▶ _Task description_
Pictures aside, restate the records below exactly as written.

(Collected data entries)
********
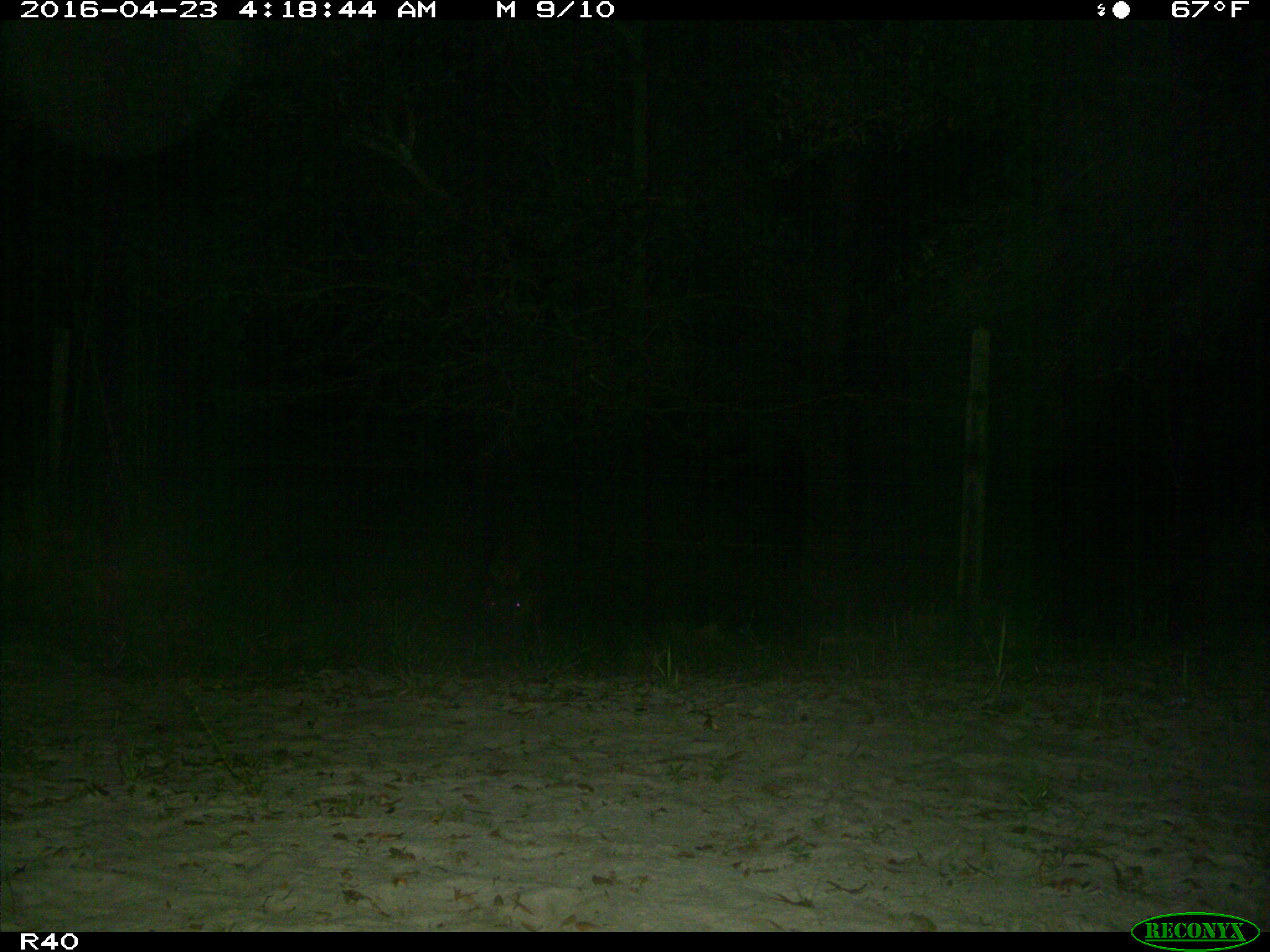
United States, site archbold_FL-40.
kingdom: Animalia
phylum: Chordata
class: Mammalia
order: Artiodactyla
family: Suidae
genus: Sus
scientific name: Sus scrofa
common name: wild boar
********
▶ _Answer to the problem_
United States, site archbold_FL-40.
kingdom: Animalia
phylum: Chordata
class: Mammalia
order: Artiodactyla
family: Suidae
genus: Sus
scientific name: Sus scrofa
common name: wild boar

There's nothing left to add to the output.